__STORED RECORDS__:
--- start ---

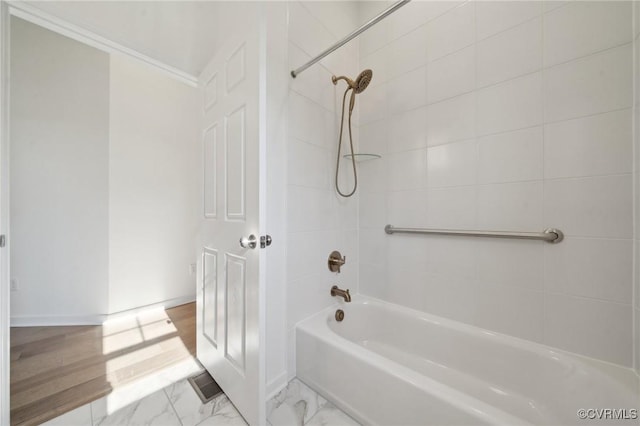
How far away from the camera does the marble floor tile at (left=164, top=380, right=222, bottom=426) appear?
3.66 feet

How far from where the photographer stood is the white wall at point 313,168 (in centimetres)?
136

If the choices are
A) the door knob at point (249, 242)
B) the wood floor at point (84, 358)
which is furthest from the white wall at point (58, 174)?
the door knob at point (249, 242)

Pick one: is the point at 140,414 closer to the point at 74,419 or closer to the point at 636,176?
the point at 74,419

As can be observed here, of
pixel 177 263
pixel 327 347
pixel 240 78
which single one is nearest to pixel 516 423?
pixel 327 347

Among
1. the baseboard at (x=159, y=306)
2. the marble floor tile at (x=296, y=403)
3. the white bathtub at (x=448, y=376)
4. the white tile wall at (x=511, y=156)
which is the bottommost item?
the marble floor tile at (x=296, y=403)

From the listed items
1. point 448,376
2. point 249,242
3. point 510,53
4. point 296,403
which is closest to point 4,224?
point 249,242

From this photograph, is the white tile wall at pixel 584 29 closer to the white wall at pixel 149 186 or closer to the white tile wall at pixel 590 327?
the white tile wall at pixel 590 327

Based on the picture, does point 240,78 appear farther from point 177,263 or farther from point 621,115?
point 177,263

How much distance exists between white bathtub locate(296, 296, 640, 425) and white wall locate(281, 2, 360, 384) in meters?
0.23

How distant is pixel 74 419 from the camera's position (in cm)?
110

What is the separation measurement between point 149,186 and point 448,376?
9.62 ft

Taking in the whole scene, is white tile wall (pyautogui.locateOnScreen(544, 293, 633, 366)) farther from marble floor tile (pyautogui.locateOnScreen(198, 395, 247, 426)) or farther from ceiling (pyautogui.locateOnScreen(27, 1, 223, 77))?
ceiling (pyautogui.locateOnScreen(27, 1, 223, 77))

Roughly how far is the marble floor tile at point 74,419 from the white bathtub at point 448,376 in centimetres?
103

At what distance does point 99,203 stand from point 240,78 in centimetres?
204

--- end ---

__TO DO__:
Print the lines above character for character, from the line containing "How distant is" through the last line, inclusive.

__SOLUTION TO THIS EXERCISE__:
How distant is pixel 74 419 from the camera's position (in cm)?
110

What is the separation measurement between point 149,186 and point 448,376?
9.62 ft

Taking in the whole scene, is white tile wall (pyautogui.locateOnScreen(544, 293, 633, 366)) farther from marble floor tile (pyautogui.locateOnScreen(198, 395, 247, 426)) or farther from ceiling (pyautogui.locateOnScreen(27, 1, 223, 77))?
ceiling (pyautogui.locateOnScreen(27, 1, 223, 77))

Roughly how far is the marble floor tile at point 74,419 from the white bathtub at point 448,376 in centimetres?
103

At what distance does point 99,203 stand from point 240,78 in centimetres?
204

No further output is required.